When the Mavs signed 34-year-old Vince Carter and then traded for Lamar Odom, Fernandez and Brewer, two of the Mavs' younger players, became expendable. Denver was taker for Fernandez, but wanted Brewer in the deal. The Mavs, who acquired the lanky, 6-foot-8 wing last season and signed him to a three-year deal, decided to make the move.
"I was surprised," Brewer said. "I was really looking forward to being here. Donnie [Nelson] called me and they decided they were going in another direction, which I respect that."
The Mavs received a 2016 second-round draft choice in return. Dallas has spun the trade as another step to create more cap space for next summer. Brewer, 25, will earn $3.1 million this season, so the Mavs save that amount, plus another $3.1 in luxury tax. Fernandez is in the final year of his deal and will make $2.2 million. Carter signed with the Mavs for $3 million, plus two more partially guaranteed seasons.
"From a basketball standpoint it's tough," coach Rick Carlisle said of losing Brewer, a player in which he invested a lot of one-of-one time. "From a business standpoint it's easy because it's, in luxury tax money, it's a $6 million contract instead of a $3 million contract, so I understood it. Corey got better. He was an important guy here, the minutes he had that one game against the Lakers (Game 1 of the West semifinals) may well have been the key game in the entire playoff run, you never know."
The deal could be a good one for Brewer and Fernandez. They join a young squad that will run the floor under coach George Karl. Both figure to receive solid minutes off the bench behind Aaron Afflalo and Danilo Gallinari, and contribute to a team shifting out of an era that included Carmelo Anthony, Kenyon Martin and J.R. Smith.
"I like the style of play," Brewer said. "It's a bunch of guys that like to get up and down, two good point guards, both of them like to push it, so you get a chance to run in this system."
As for Fernandez, he said he had already selected a home in Dallas and was prepared to join the defending champions despite reports out of Spain for much of the offseason that he was more interested in remaining in his home country and playing for Real Madrid.
"When Vince Carter signed with Dallas it probably meant less minutes for me," Fernandez said. "Right now Denver is really interested in me and Brewer and ... we have the opportunity to be an important part of this team."
Brewer got in a good look at the championship banner raised Sunday and at his name stitched around the border with his former teammates. But, there is one thing missing: Brewer, a two-time NCAA champion at Florida, didn't get sized for his championship ring before the trade.
"I've got two already," Brewer said, "so I can send them my size."

● **Objectives**
1. In the article on the Brewer trade, what did the Mavs get back in the deal?
2. For each statement, say whether it agrees with the article on the Brewer trade, and quote the words that decide it: (a) Brewer is 25 years old. (b) Fernandez is in the first year of a three-year deal. (c) Brewer was sized for his championship ring before the trade.
3. According to the article on the Brewer trade, why did Rick Carlisle call losing Brewer easy from a business standpoint?
The data after this article are separate material, unrelated to it.

● **Data section**
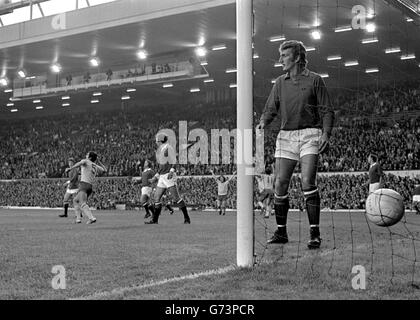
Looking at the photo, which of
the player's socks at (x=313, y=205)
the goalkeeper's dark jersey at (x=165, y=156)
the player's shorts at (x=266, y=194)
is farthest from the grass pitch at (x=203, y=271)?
the player's shorts at (x=266, y=194)

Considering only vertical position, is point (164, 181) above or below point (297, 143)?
below

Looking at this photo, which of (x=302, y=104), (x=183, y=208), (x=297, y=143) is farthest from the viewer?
(x=183, y=208)

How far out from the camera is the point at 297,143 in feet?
20.0

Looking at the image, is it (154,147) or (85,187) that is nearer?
(85,187)

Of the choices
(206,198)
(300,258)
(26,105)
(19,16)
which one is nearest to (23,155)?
(26,105)

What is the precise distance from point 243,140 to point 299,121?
3.56 feet

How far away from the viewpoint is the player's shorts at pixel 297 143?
6.00 metres

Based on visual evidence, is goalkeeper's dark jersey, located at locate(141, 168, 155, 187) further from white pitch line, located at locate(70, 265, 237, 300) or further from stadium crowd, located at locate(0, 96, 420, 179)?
white pitch line, located at locate(70, 265, 237, 300)

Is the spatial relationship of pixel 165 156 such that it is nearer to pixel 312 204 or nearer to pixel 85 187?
pixel 85 187

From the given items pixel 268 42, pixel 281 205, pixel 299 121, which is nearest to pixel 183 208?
pixel 281 205

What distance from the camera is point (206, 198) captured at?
30.2 metres

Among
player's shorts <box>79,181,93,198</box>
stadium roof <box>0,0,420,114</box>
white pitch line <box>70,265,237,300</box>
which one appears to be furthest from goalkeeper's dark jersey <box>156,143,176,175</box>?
white pitch line <box>70,265,237,300</box>

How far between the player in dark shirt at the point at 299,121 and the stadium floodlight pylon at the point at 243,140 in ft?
2.12
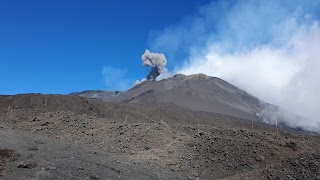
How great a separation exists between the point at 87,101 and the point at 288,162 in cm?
4698

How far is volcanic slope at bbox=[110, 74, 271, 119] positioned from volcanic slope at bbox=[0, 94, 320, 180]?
230 feet

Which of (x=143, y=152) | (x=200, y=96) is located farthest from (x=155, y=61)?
(x=143, y=152)

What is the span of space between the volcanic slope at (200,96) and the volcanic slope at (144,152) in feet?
230

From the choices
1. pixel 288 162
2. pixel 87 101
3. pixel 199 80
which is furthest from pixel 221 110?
A: pixel 288 162

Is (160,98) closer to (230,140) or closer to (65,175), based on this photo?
(230,140)

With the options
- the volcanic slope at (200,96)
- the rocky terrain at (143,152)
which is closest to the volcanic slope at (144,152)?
the rocky terrain at (143,152)

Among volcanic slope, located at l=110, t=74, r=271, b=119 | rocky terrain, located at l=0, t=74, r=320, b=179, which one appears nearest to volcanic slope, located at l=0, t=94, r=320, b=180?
rocky terrain, located at l=0, t=74, r=320, b=179

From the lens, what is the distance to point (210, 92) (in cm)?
12100

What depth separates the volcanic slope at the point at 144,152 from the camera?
17203 millimetres

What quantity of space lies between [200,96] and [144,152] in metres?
91.0

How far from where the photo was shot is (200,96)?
11488 cm

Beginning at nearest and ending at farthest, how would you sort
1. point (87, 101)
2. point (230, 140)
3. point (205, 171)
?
point (205, 171) → point (230, 140) → point (87, 101)

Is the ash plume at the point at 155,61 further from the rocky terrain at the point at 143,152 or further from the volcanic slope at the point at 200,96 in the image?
the rocky terrain at the point at 143,152

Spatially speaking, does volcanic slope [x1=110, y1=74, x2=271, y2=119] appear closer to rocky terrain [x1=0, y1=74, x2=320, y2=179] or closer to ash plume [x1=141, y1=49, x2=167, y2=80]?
ash plume [x1=141, y1=49, x2=167, y2=80]
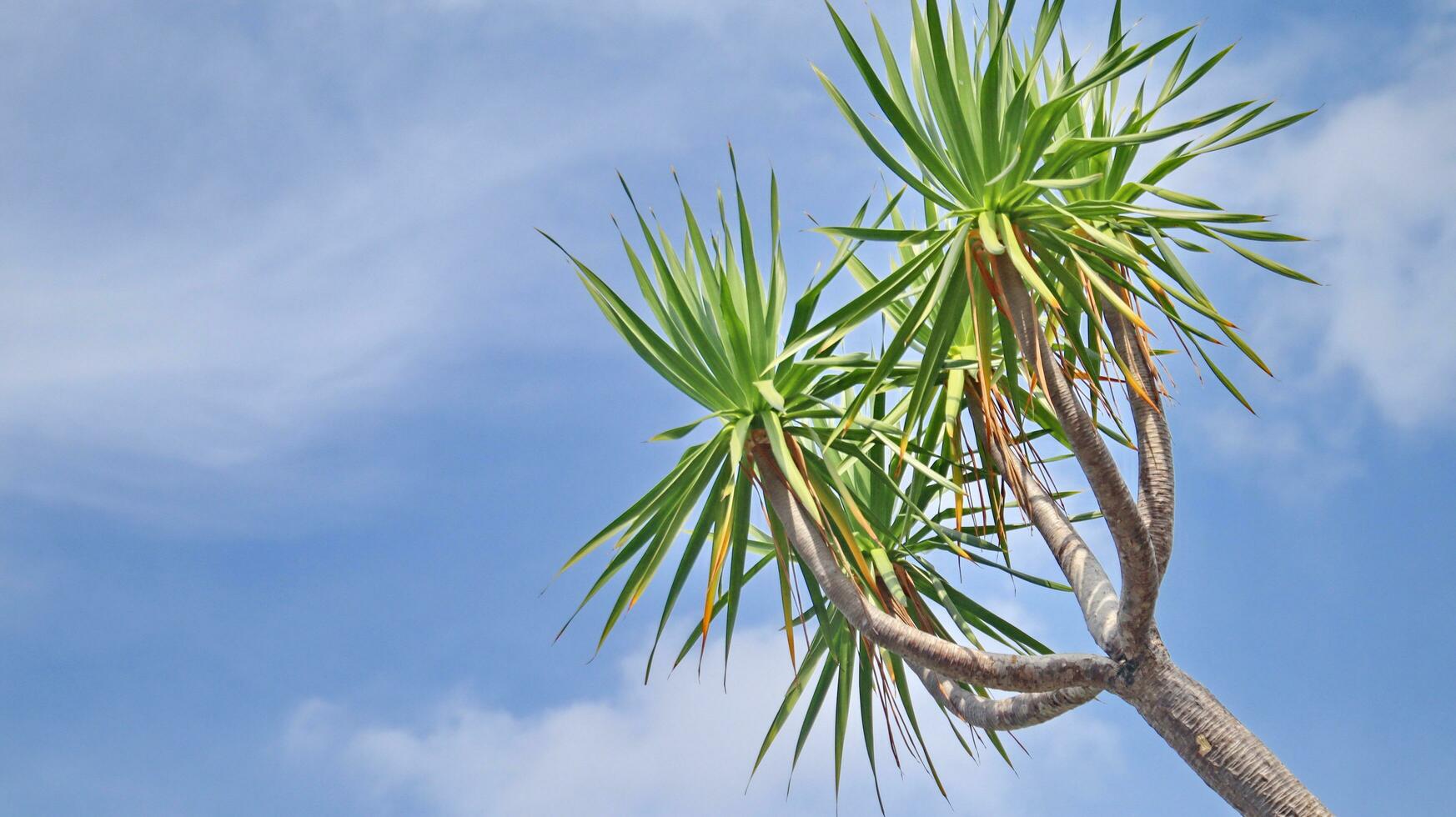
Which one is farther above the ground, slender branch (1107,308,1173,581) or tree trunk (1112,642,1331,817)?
slender branch (1107,308,1173,581)

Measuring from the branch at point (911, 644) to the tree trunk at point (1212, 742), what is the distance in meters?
0.17

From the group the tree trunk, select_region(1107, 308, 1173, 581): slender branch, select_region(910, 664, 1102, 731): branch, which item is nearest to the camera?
the tree trunk

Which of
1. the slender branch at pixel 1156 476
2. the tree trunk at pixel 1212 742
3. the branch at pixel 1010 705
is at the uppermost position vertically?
the slender branch at pixel 1156 476

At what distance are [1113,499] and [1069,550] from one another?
78 centimetres

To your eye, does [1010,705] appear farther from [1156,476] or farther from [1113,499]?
[1156,476]

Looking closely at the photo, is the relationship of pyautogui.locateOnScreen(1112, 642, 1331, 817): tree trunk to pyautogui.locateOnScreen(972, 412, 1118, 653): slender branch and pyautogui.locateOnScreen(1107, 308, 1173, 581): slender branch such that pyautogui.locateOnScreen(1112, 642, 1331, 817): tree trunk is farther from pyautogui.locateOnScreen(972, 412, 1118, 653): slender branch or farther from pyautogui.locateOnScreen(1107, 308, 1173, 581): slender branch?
pyautogui.locateOnScreen(1107, 308, 1173, 581): slender branch

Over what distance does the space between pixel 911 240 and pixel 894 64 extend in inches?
33.5

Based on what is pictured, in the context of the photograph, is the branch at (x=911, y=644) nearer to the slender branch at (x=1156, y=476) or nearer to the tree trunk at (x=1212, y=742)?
the tree trunk at (x=1212, y=742)

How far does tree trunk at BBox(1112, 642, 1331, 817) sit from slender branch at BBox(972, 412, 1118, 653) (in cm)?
20

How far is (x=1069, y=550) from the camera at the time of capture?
5445 millimetres

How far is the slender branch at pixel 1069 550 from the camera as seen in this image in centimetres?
497

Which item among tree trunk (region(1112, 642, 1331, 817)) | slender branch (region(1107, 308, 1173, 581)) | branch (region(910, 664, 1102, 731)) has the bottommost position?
tree trunk (region(1112, 642, 1331, 817))

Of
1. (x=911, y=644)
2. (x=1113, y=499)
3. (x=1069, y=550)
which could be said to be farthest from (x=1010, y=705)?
(x=1113, y=499)

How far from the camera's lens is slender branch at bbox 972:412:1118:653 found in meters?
4.97
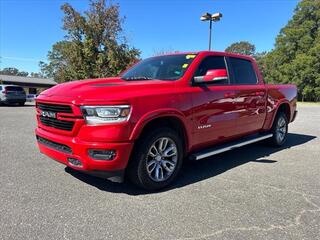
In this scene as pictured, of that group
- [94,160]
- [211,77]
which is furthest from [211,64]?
[94,160]

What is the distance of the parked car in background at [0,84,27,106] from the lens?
23.8 m

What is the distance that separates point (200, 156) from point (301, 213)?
5.28 feet

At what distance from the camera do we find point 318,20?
50719 millimetres

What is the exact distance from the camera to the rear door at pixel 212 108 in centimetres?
492

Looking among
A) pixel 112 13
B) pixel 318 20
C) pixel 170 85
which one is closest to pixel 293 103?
pixel 170 85

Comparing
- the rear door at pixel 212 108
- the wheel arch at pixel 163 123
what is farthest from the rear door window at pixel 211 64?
the wheel arch at pixel 163 123

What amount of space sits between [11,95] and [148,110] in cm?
2271

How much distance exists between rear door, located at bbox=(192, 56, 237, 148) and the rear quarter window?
0.94 feet

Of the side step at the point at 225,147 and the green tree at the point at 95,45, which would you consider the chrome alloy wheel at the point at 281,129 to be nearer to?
the side step at the point at 225,147

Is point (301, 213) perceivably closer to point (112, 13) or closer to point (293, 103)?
point (293, 103)

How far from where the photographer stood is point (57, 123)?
4.35 metres

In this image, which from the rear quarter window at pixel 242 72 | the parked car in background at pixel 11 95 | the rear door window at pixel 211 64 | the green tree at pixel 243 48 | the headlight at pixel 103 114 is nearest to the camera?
the headlight at pixel 103 114

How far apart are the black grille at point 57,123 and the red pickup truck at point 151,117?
0.01m

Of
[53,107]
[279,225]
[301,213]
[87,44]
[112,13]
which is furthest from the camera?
[112,13]
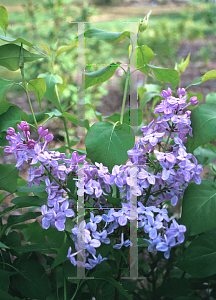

● **Results of the exercise**
1. A 2016 second-round draft choice.

2.
(a) Yes: "Brewer, 25, will earn $3.1 million this season"
(b) No: "Fernandez is in the final year of his deal"
(c) No: "didn't get sized for his championship ring before the trade"

3. Carlisle said that with luxury tax money counted, Brewer's deal was a $6 million contract rather than a $3 million one. The Mavs save his $3.1 million salary plus another $3.1 million in luxury tax.